DO THIS> Give only the number of lines in the data below that contain the string "image", matching case exactly.

RECORDS FOR THIS EXERCISE>
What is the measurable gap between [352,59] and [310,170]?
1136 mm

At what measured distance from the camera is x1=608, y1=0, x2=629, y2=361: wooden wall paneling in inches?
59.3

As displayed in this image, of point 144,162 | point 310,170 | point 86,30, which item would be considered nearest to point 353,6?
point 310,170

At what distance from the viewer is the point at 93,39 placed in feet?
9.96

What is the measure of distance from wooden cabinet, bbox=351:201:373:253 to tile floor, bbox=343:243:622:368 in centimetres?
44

==

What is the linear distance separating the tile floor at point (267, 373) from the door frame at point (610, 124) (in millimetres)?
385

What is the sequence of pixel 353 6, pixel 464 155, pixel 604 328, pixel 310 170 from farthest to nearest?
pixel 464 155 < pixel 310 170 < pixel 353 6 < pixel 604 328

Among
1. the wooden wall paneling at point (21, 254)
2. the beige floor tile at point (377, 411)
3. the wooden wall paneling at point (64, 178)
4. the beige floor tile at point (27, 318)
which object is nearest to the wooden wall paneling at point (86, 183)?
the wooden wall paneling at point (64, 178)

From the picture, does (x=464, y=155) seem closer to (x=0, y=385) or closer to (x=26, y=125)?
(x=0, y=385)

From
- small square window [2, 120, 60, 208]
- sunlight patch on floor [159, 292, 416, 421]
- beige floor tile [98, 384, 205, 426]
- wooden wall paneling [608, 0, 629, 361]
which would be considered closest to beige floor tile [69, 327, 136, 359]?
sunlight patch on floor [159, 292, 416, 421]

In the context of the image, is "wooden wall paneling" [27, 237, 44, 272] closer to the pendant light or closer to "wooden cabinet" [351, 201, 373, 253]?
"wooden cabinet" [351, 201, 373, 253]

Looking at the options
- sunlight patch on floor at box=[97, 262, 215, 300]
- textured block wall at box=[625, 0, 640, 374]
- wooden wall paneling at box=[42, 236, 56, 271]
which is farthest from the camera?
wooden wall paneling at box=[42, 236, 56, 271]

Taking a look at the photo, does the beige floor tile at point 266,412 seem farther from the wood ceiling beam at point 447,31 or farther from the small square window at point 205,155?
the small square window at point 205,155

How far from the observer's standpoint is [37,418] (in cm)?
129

...

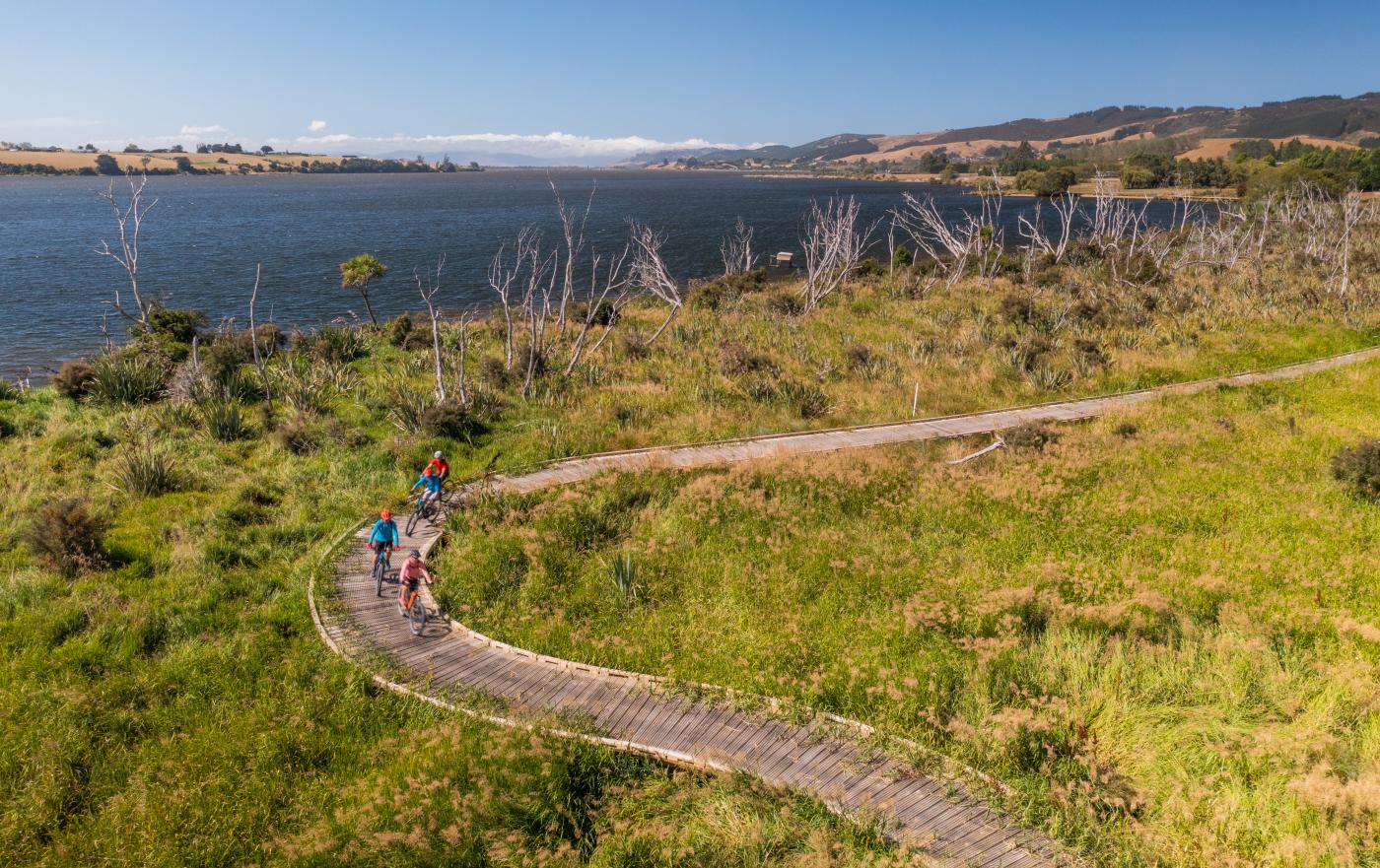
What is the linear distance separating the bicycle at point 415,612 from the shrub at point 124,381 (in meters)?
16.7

EXERCISE ANSWER> 2